Heather Hili

Document Type

Research Memorandum

Publication Date




The assumption and assignment of executory contracts raises many issues in Chapter 11 bankruptcies. One issue is whether the trustee can assume an executory contract, thus forcing the non-debtor party to accept performance from the debtor-in-possession. Section 365(c)(1) of the Bankruptcy Code (“Code”) attempts to resolve this issue by providing that a trustee may not assume or assign an executory contract when applicable law would excuse the non-debtor party from accepting performance from someone other than the debtor-in-possession. But courts relying on Section 365(c)(1) to resolve this issue have interpreted it in different ways, creating a split among the circuits.

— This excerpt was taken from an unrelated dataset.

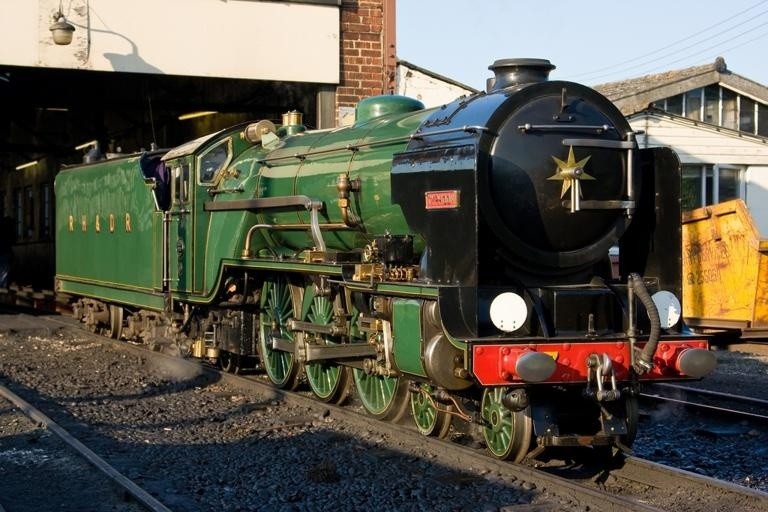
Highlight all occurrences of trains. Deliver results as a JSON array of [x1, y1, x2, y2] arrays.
[[1, 58, 715, 475]]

One interpretation of Section 365(c)(1) employs the “hypothetical” test. Under this test, a court will not allow a debtor-in-possession to assume an executory contract “if applicable law would bar assignment to a hypothetical third party, even where the debtor-in-possession has no intention of assigning the contract in question to any such third party.” The other interpretation employs the “actual” test, which disallows “assumption by the debtor-in-possession only where the reorganization in question results in the non-debtor actually having to accept performance from a third party.” The United States Supreme Court has yet to resolve this issue.

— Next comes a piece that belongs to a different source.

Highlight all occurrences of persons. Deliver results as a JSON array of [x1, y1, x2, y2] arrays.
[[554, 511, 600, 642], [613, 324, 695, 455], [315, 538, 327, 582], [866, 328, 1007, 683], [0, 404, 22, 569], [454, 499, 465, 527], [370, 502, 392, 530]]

Part I of this memorandum explains the current circuit split on the issue and how courts decide which test to apply. Part II discusses the options a court has when presented this issue for the first time, drawing in guidance from a Supreme Court case that relates to the issue. Part III explains the effects of the circuit split and the impact it has on a debtor. The memorandum concludes that until the Supreme Court rules on the issue or Congress amends Section 365(c)(1), the ability of a debtor to assume an executory contract upon filing bankruptcy will remain uncertain.